Однако «всякий великий народ верит и должен верить, если хочет быть долго жив, что в нем–тο, и только в нем одном и заключается спасение мира, что живет он на то, чтобы стоять во главе народов, приобщить их всех к себе воедино и вести их в согласном хоре к окончательной цели, всем им предназначенной»(Дн. 1877, янв. И, I). По–видимому, это положение противоречит приведенным выше. Можно точнее выразить его, отметив, что вера в свою миссию не должна сочетаться с «эгоизмом национальных требований», который обеспложивает и убивает самое веру. Не должно быть того, что Достоевский резко ставит в вину еврейскому народу – «веры в то, что существует в мире лишь одна народная личность – еврей, а другие хоть есть, но все равно надо считать, что как бы их и не существовало».«Выйди из народов и составь свою особь, и знай, что с сих пор ты един у Бога, остальных истреби, или в рабов преврати, или эксплоатируй. Верь в победу над всем миром, верь, что все покорится тебе. Строго всем гнушайся и ни с кем в быту своем не сообщайся» (Дн. 1877, март, 11, 3). Такова формула национального эгоизма, которого не должно быть во всеединстве.
Как же тогда мыслимо сохранение абсолютно ценных национальных личностей во всечеловечестве, немыслимом как интернационал?

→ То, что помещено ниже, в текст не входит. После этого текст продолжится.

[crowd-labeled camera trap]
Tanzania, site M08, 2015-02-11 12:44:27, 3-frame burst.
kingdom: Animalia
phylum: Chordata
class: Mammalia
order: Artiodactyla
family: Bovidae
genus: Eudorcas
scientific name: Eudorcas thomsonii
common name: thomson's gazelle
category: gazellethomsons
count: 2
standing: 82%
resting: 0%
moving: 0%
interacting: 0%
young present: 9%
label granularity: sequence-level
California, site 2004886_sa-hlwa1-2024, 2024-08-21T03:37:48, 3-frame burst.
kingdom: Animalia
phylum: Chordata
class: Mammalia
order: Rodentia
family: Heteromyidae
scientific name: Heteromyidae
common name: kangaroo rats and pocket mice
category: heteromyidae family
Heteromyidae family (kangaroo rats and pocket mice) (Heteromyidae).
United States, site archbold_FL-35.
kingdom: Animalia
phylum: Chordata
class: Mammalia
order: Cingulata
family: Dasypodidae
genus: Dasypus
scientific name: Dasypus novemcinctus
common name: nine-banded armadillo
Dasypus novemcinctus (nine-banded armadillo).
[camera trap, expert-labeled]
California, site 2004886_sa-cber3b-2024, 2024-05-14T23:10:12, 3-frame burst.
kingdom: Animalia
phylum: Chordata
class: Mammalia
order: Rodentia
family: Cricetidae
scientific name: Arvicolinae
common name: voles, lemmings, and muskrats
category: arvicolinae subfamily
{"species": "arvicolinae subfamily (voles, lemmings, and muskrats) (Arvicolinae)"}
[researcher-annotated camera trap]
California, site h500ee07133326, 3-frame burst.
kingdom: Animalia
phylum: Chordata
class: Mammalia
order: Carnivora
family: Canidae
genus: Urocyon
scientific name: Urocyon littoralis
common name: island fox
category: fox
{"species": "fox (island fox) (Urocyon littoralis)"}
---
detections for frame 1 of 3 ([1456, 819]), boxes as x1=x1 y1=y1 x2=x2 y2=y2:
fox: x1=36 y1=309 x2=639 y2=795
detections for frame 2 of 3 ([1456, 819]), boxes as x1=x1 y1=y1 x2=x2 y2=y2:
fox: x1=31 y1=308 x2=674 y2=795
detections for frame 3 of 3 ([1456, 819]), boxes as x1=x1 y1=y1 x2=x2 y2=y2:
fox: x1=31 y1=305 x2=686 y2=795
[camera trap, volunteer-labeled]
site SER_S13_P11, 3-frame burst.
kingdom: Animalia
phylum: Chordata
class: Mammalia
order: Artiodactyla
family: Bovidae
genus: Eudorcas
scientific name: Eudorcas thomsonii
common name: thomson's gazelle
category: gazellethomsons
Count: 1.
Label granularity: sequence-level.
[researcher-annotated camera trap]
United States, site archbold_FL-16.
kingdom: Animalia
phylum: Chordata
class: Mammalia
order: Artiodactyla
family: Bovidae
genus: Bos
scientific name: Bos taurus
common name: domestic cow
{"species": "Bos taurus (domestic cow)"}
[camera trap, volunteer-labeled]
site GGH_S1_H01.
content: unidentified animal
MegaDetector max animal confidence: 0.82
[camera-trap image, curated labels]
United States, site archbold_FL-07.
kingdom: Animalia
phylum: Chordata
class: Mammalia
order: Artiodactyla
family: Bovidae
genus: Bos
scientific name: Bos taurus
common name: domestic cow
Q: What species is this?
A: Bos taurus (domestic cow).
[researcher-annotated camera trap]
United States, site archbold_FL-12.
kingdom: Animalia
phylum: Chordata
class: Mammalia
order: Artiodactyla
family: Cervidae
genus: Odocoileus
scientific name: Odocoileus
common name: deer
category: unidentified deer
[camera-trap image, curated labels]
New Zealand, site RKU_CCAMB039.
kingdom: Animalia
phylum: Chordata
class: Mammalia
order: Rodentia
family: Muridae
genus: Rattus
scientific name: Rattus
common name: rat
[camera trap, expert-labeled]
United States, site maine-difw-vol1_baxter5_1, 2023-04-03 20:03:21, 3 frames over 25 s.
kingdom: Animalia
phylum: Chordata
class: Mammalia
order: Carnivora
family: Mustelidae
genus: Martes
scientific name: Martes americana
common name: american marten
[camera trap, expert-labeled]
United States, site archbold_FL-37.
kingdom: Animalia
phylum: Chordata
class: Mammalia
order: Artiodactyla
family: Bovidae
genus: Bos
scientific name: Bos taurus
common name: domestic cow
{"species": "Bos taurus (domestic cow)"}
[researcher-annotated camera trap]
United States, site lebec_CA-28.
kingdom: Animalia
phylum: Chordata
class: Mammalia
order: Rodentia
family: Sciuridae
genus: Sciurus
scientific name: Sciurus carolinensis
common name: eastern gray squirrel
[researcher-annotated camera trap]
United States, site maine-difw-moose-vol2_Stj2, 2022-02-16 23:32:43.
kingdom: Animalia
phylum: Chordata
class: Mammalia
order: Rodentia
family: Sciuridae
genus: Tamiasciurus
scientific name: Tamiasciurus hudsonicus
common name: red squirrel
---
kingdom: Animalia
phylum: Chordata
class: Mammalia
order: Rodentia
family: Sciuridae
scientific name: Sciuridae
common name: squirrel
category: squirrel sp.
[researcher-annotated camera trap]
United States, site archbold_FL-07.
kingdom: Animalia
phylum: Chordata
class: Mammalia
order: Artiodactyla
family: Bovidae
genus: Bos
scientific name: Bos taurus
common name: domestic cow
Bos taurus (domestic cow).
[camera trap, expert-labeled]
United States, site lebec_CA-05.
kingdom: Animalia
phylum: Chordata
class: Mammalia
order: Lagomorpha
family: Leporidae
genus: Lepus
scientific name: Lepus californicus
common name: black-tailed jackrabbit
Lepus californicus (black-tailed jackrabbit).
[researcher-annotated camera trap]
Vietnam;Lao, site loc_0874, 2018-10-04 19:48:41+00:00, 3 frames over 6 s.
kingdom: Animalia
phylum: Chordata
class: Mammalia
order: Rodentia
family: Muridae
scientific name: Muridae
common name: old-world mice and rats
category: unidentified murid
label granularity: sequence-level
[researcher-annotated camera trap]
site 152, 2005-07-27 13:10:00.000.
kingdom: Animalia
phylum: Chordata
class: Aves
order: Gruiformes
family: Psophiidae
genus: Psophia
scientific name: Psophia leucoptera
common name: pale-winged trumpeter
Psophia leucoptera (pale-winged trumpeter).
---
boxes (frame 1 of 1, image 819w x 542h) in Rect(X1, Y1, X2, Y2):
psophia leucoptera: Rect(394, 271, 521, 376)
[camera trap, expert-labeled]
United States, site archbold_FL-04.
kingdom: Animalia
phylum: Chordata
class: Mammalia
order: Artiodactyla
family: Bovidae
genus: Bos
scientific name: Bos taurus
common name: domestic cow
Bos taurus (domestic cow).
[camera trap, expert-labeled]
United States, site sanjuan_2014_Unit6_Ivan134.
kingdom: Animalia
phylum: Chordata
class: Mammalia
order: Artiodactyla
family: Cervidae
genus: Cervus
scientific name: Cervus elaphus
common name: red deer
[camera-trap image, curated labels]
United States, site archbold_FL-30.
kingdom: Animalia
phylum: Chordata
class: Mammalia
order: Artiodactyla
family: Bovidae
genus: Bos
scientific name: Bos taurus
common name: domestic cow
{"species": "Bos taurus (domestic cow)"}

Достоевский не дает полного и ясного ответа – он отвечает по–славянофильски: чрез осуществление русской идеи; и в этой славянофильской формуле должно искать существо его мысли. «Мы», говорит он, «первые объявим миру, что не чрез подавление личностей иноплеменных нам национальностей хотим мы достигнуть собственного преуспеяния, а, напротив, видим его лишь в свободнейшем и самостоятельнейшем развитии всех других н а ц и й и в братском единении с ними, восполняясь одна другою, прививая к себе их органические особенности и уделяя им и от себя ветви для прививки, сообщаясь с ними душою и духом, учась у них и уча их, и так до тех пор, когда человечество, восполняясь мировым общением народов до всеобщего единства, как великое и великолепное дерево осенит собою счастливую землю» (Дн. 1877, апр. II, 2). Так, поясняет Достоевский в своей «Речи о Пушкине», будет указан «исход европейской тоске в русской душе», так будет сказано «Слово великой общей гармонии братского окончательного согласия всех племен по Христову евангельскому закону».
Здесь надо отметить несколько неравноценных мыслей. Во–первых, всечеловечество должно быть таким организмом, в котором сохраняется из национального все, обладающее абсолютным значением, т. е. национальная личность всякого народа. Во–вторых, все эти национальные личности взаимно восполняют друг друга и живым взаимодействием и создают само человечество. Таким образом, француз не должен перестать быть французом, немец – немцем, но они должны быть не только французами или немцами, а и всечеловеками; – пункт, Достоевским до конца не выясненный. В–третьих – и это наиболее спорная мысль, стоящая в связи с неясностью второго пункта – всечеловечество нуждается в особом конкретном носителе, в народе–мессии, который именно поэтому подвергается опасности во нсечеловечности своей утратить национальное лицо.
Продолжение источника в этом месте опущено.